Stated exercise:
Reproduce all records exactly.

——

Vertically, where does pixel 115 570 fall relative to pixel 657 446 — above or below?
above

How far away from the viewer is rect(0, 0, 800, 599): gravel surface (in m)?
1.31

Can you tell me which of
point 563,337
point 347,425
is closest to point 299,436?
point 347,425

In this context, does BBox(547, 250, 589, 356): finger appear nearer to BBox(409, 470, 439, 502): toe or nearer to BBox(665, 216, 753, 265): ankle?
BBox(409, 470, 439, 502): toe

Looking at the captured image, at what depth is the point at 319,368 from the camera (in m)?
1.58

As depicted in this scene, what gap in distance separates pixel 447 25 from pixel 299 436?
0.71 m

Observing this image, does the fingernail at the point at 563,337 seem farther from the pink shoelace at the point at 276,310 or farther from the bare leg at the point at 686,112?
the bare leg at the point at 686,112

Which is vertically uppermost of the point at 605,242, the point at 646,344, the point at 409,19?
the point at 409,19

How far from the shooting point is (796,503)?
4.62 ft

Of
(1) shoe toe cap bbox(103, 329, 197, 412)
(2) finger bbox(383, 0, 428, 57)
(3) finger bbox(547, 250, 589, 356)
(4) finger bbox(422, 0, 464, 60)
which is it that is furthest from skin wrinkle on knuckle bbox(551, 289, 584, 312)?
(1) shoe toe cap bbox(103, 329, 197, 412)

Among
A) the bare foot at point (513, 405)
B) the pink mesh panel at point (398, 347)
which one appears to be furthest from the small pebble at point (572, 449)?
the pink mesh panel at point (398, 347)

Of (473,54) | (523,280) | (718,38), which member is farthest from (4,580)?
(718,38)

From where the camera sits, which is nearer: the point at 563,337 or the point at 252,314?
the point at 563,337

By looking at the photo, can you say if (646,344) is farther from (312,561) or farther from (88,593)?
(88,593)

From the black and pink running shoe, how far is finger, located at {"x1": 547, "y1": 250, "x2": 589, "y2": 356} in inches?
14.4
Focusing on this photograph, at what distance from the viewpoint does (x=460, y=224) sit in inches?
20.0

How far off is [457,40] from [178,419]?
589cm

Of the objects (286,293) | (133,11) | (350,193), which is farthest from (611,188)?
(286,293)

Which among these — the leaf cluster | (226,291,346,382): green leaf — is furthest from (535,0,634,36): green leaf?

——

Completed task:
Vertically, where does pixel 115 570 fall relative to pixel 657 446 — above or below?
above

How far away from the viewer is rect(0, 0, 800, 599): gravel surface (in m)?
1.31

Can you tell me which of
point 563,337
point 347,425
is closest to point 299,436?
point 347,425

In this context, does BBox(547, 250, 589, 356): finger appear nearer to BBox(409, 470, 439, 502): toe or nearer to BBox(665, 216, 753, 265): ankle?
BBox(409, 470, 439, 502): toe

Looking at the captured image, at what depth is the point at 319,368 from the camera (in m)?
1.58

As depicted in this scene, what gap in distance separates pixel 447 25 from pixel 299 436?
0.71 m

Observing this image, does the fingernail at the point at 563,337 seem farther from the pink shoelace at the point at 276,310 or farther from the bare leg at the point at 686,112?
the bare leg at the point at 686,112

Which is vertically uppermost of the point at 605,242, the point at 646,344, the point at 409,19?
the point at 409,19

How far from the shooting point is (796,503)?
4.62 ft

Of
(1) shoe toe cap bbox(103, 329, 197, 412)
(2) finger bbox(383, 0, 428, 57)
(3) finger bbox(547, 250, 589, 356)
(4) finger bbox(422, 0, 464, 60)
which is it that is furthest from skin wrinkle on knuckle bbox(551, 289, 584, 312)?
(1) shoe toe cap bbox(103, 329, 197, 412)

Among
A) the bare foot at point (513, 405)
B) the pink mesh panel at point (398, 347)
which one appears to be furthest from the small pebble at point (572, 449)?
the pink mesh panel at point (398, 347)

Of (473,54) | (523,280) | (718,38), which member is farthest from (4,580)?
(718,38)

From where the camera sits, which is nearer: the point at 563,337 or the point at 252,314?
the point at 563,337

By looking at the photo, can you say if (646,344) is farther from (312,561) or farther from (88,593)?
(88,593)

From the black and pink running shoe, how far is finger, located at {"x1": 547, "y1": 250, "x2": 589, "y2": 356} in inches?
14.4
Focusing on this photograph, at what distance from the viewpoint does (x=460, y=224) sit in inches?
20.0

How far off is [457,40] from [178,419]?
589cm

Of the objects (286,293) | (133,11) | (350,193), which is farthest from (611,188)?
(286,293)

Which among these — the leaf cluster | (226,291,346,382): green leaf — is furthest from (535,0,634,36): green leaf?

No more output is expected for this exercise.